Texto de origem:
^^^^^^^^

O Tribunal Penal Internacional, com sede na cidade holandesa da Haia, é o primeiro tribunal penal internacional permanente (ou seja, não criado especificamente para dar resposta a uma situação concreta, como sucedeu por exemplo em relação à antiga Jugoslávia) e é, atualmente, a instituição internacional reconhecida para julgar crimes de guerra, crimes contra a humanidade, crimes de genocídio e crimes de agressão praticados por Estados. O funcionamento do TPI rege-se pelo Estatuto de Roma, assinado em 1998 e que tem atualmente 123 estados-membros. Os crimes deste género que sejam cometidos no território destes 123 países são investigados e julgados no tribunal da Haia.

^^^^^^^^

Dados:

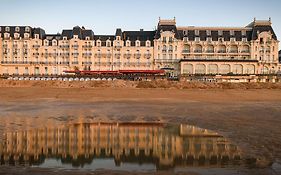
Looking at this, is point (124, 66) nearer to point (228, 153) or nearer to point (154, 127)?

^^^^^^^^

Tarefas:
(A) Diga se cada afirmação está de acordo com o texto sobre o Tribunal Penal Internacional, respondendo sim ou não e citando as palavras do texto que o decidem: (i) O tribunal tem sede na Haia. (ii) O tribunal foi criado especificamente para responder à situação da antiga Jugoslávia. (iii) O Estatuto de Roma foi assinado em 1998.
(B) Reescreva em forma de lista o parágrafo do texto sobre o Tribunal Penal Internacional que começa por "O Tribunal Penal Internacional, com sede", mantendo os factos principais.
(C) Transcreva do texto sobre o Tribunal Penal Internacional tudo o que vai desde "O Tribunal Penal Internacional, com" até "tribunal da Haia.".

Respostas às tarefas:
(A)
(i) Sim: "com sede na cidade holandesa da Haia".
(ii) Não: "não criado especificamente para dar resposta a uma situação concreta, como sucedeu por exemplo em relação à antiga Jugoslávia".
(iii) Sim: "assinado em 1998".

(B)
- Sede: cidade holandesa da Haia.
- É o primeiro tribunal penal internacional permanente, ou seja, não foi criado para uma situação concreta, como aconteceu com a antiga Jugoslávia.
- É a instituição internacional reconhecida para julgar crimes de guerra, crimes contra a humanidade, crimes de genocídio e crimes de agressão praticados por Estados.
- O seu funcionamento rege-se pelo Estatuto de Roma, assinado em 1998, que tem 123 estados-membros.
- Os crimes deste género cometidos no território desses 123 países são investigados e julgados na Haia.

(C)
O Tribunal Penal Internacional, com sede na cidade holandesa da Haia, é o primeiro tribunal penal internacional permanente (ou seja, não criado especificamente para dar resposta a uma situação concreta, como sucedeu por exemplo em relação à antiga Jugoslávia) e é, atualmente, a instituição internacional reconhecida para julgar crimes de guerra, crimes contra a humanidade, crimes de genocídio e crimes de agressão praticados por Estados. O funcionamento do TPI rege-se pelo Estatuto de Roma, assinado em 1998 e que tem atualmente 123 estados-membros. Os crimes deste género que sejam cometidos no território destes 123 países são investigados e julgados no tribunal da Haia.